凌承业边分心想着,边看着凌祈原招手让人上了两杯新酒过来。
「皇兄果然厉害,既有骠骑大将军为你镇守着西域都护府,现在又有恩于驻守南岭地区的李将军,江山可谓固若金汤。」
凌承业接过酒杯,浅浅一笑: 「皇弟此言差矣,骠骑大将军和李将军皆是效忠于父皇,为父皇镇守江山。你这话若叫有心人听了,怕是会惹出是非来的。」
「皇兄教训得是,是祈原胡言乱语了。」凌祈原用那双和程贵妃极其相似的凤眼直视着他,「我只是敬佩皇兄的运筹帷幄,李将军的驻守地远在千里之外,皇兄想要拉拢就能成功拉拢,还有什么事能难得到皇兄呢?」
「皇弟言重了,孤不过是碰巧帮了李将军一个小忙,说是“拉拢”就过了。」
「皇兄向来仁厚,得人心。」
「皇弟也不例外啊。」他笑笑称赞道:「文官派系的人自命清高,不屑与武官深交,皇弟倒是没有沾染到那些习气」,还会邀请李元勋过府喝酒呢。
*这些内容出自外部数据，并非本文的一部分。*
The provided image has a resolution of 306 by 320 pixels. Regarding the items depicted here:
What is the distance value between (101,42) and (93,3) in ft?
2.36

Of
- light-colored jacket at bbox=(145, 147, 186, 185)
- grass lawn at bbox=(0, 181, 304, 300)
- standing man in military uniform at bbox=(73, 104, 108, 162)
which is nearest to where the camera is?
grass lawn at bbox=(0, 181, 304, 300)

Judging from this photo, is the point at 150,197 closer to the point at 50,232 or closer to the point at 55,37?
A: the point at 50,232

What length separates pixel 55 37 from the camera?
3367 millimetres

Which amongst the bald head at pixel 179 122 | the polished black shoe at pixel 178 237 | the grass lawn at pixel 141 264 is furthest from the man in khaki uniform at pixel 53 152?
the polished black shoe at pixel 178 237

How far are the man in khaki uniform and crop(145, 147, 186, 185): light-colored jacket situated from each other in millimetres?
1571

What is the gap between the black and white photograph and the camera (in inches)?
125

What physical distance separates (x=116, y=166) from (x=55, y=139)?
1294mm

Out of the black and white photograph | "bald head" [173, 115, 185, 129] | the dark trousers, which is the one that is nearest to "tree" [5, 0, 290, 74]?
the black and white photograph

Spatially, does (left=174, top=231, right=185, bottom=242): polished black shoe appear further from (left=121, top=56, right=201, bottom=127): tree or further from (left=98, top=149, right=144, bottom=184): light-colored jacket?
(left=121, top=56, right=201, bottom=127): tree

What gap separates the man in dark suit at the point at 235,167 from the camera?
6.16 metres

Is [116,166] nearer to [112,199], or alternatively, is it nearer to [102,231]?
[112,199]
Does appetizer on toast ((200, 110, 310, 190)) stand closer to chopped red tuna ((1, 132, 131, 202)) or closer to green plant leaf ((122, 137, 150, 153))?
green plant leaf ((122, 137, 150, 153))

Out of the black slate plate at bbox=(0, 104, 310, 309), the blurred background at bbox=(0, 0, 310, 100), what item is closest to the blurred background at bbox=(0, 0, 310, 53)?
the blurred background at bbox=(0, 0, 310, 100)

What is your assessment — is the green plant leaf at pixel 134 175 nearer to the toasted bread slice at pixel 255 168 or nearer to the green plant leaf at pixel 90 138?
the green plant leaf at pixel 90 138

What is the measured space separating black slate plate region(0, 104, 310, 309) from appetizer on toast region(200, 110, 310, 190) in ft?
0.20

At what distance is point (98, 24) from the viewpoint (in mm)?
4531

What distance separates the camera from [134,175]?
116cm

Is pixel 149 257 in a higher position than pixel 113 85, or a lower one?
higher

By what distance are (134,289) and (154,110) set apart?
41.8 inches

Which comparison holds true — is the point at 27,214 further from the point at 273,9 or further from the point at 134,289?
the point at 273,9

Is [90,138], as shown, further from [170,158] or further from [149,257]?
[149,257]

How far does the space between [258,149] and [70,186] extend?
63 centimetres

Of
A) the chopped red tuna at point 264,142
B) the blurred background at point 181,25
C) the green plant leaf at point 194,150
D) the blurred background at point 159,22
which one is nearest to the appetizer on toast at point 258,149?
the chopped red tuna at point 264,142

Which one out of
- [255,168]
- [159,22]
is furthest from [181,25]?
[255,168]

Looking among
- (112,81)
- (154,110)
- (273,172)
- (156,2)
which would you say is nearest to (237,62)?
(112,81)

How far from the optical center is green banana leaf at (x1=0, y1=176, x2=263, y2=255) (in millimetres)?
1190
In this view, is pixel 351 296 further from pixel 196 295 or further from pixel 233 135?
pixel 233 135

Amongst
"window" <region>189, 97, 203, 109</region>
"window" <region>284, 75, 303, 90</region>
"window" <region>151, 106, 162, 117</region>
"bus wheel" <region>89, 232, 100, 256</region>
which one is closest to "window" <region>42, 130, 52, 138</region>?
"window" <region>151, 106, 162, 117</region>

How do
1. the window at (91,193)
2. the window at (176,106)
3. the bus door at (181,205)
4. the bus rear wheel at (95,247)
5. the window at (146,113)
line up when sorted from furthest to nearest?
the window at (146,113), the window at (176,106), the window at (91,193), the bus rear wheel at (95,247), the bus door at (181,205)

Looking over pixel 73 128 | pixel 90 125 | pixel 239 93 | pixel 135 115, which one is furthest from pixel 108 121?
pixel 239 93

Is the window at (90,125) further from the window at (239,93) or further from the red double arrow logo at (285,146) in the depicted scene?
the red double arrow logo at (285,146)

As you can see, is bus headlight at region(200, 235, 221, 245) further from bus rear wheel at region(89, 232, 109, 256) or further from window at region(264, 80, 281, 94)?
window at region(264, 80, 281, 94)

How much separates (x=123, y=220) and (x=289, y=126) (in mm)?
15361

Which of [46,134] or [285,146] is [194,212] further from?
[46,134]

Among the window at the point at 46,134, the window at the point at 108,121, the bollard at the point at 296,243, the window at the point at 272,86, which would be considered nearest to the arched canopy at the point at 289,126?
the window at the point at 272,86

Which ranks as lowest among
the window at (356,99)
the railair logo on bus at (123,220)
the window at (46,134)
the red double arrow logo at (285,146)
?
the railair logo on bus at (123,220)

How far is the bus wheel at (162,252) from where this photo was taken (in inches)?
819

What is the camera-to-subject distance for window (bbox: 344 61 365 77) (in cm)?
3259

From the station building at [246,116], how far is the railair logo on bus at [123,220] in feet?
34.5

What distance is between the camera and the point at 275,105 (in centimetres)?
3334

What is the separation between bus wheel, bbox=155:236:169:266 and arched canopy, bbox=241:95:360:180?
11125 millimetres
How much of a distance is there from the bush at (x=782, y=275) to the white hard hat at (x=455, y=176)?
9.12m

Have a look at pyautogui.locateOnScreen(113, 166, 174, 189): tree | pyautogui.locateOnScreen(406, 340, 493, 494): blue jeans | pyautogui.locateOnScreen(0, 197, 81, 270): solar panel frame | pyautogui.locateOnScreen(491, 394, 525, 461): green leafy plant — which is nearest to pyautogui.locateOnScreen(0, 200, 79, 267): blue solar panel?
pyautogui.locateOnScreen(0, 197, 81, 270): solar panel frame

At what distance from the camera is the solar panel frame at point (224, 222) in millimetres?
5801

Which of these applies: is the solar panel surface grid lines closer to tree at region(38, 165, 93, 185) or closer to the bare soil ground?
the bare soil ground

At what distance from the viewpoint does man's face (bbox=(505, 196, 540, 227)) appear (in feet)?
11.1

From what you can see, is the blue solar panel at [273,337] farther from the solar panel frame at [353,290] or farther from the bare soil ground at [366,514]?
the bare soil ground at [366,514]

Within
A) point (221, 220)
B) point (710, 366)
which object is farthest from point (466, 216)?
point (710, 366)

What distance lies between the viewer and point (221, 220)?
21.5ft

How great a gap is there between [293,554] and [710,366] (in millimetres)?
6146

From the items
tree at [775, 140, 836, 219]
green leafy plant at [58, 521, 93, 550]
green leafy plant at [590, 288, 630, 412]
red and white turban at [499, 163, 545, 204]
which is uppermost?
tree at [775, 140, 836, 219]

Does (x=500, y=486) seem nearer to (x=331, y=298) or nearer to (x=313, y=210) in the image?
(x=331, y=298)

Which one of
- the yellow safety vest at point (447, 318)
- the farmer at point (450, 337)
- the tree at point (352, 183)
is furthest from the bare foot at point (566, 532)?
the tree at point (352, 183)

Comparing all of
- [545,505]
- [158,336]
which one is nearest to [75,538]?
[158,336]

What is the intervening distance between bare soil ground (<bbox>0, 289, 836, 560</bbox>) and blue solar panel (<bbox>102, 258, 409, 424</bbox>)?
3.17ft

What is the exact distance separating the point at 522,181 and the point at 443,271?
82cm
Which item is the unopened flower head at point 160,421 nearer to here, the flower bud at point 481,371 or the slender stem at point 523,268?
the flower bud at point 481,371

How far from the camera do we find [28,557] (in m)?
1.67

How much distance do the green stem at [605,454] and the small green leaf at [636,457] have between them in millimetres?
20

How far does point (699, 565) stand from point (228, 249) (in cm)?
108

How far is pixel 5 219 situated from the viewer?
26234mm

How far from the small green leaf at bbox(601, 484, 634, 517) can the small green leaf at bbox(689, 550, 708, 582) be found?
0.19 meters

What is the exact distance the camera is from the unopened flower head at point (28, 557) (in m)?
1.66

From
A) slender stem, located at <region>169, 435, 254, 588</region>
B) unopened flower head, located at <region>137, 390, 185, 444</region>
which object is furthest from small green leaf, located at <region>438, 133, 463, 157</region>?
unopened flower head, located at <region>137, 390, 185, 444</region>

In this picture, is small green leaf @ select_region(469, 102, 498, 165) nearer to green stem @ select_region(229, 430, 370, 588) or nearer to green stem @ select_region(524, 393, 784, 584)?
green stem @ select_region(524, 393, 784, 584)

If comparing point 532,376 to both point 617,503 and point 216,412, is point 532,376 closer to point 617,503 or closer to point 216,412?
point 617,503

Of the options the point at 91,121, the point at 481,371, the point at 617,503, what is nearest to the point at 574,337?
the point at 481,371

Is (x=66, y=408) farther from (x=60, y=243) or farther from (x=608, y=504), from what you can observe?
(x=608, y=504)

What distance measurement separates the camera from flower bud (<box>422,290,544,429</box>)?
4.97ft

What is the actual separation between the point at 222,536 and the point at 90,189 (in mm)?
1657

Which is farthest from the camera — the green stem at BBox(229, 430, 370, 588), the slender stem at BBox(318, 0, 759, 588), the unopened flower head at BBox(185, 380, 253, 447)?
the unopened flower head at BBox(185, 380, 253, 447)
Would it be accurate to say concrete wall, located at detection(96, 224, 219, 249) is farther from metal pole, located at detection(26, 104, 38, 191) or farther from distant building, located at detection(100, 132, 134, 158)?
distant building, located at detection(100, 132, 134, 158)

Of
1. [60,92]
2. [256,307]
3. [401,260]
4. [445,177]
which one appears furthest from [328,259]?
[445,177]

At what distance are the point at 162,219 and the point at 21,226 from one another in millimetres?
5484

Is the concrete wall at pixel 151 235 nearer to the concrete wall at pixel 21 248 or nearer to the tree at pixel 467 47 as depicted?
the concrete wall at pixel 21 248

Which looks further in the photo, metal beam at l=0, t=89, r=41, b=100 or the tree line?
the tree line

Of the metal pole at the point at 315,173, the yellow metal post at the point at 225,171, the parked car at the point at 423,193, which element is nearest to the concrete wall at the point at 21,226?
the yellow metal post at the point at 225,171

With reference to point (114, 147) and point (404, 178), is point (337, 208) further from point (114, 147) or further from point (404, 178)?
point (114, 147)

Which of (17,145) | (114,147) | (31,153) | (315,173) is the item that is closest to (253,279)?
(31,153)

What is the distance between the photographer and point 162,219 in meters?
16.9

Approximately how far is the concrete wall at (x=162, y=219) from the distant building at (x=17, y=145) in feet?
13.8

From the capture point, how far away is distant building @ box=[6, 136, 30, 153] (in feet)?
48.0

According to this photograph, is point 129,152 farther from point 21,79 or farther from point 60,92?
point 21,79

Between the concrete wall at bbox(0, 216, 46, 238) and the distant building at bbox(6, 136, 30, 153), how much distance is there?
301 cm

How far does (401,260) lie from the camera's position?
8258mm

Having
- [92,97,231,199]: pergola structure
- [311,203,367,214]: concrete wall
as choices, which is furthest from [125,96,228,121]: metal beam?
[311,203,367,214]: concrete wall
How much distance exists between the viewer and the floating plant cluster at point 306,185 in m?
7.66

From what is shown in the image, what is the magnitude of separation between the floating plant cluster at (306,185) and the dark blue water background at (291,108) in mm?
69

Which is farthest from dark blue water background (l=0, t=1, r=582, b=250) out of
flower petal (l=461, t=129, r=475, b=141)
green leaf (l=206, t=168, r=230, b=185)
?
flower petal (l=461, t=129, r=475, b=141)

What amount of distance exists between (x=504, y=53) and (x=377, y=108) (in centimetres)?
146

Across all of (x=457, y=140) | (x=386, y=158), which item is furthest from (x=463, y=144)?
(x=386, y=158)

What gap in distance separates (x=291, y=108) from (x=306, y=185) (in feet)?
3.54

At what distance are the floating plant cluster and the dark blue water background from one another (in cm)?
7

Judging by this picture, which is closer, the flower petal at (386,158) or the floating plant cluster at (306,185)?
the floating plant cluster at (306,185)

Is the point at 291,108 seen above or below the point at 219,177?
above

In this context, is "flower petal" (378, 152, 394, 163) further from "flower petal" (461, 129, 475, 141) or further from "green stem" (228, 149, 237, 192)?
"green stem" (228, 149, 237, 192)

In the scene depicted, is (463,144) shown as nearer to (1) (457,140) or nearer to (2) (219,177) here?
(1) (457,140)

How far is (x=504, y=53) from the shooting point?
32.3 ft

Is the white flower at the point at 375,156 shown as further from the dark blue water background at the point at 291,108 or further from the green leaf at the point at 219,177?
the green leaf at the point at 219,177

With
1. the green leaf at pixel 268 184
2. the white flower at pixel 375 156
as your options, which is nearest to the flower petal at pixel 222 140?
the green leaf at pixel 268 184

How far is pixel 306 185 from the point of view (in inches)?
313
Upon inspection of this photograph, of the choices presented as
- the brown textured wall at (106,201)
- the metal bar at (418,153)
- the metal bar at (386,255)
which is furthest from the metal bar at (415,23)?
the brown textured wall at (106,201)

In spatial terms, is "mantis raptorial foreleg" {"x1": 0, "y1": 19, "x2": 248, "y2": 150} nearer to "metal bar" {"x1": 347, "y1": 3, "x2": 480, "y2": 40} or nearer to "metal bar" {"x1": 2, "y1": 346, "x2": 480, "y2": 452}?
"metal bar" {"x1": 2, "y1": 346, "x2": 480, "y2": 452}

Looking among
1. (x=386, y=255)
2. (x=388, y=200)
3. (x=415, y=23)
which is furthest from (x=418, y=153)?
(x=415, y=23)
「说到底,祈原跟您一样,也是皇室子弟,当以国家大事为先,只要是尽心报效父皇的,就是朝廷栋梁,值得敬重。什么文官武将的,没必要分得太清楚。」
「皇弟会这样想,就太好了,也学聪明了」
「做皇弟的,总不能落后皇兄太多」凌祈原嘴角轻扬,「不是吗?」
「怎么会呢?你太谦虚了。」
兄弟俩说着,有来有往的,倒也是一副其乐融融的景象。
「话说回来,祈原还没恭贺皇兄大喜呢。」
凌承业笑得更是“真心实意”:「太子妃是京中有名的才女,得太子妃如此,是孤的福气。」眨了眨眼,再道:「幸得程贵妃娘娘跟父皇引荐,孤才能抱得佳人归。这事若没有贵和宫的掺和,又怎会成事?」
凌祈原的眼角倏然一抽,握紧了酒杯,却没有动弹。
凌承业看着他的反应,倒是挺沉得住气的:「皇弟说,对吗?」
凌祈原冷静地抬眸,举起手中酒杯,续道:「确是如此,祈原敬皇兄一杯,贺东宫大喜。」
凌承业微笑,同样举起酒杯,「皇弟有礼了,我们兄弟俩,是该喝上一杯的。」
两人同时仰首,半掩着脸,把杯中的玉液一饮而尽,又同时垂下头来直视对方,脸上虚伪的笑容,不约而同消失得无影无踪。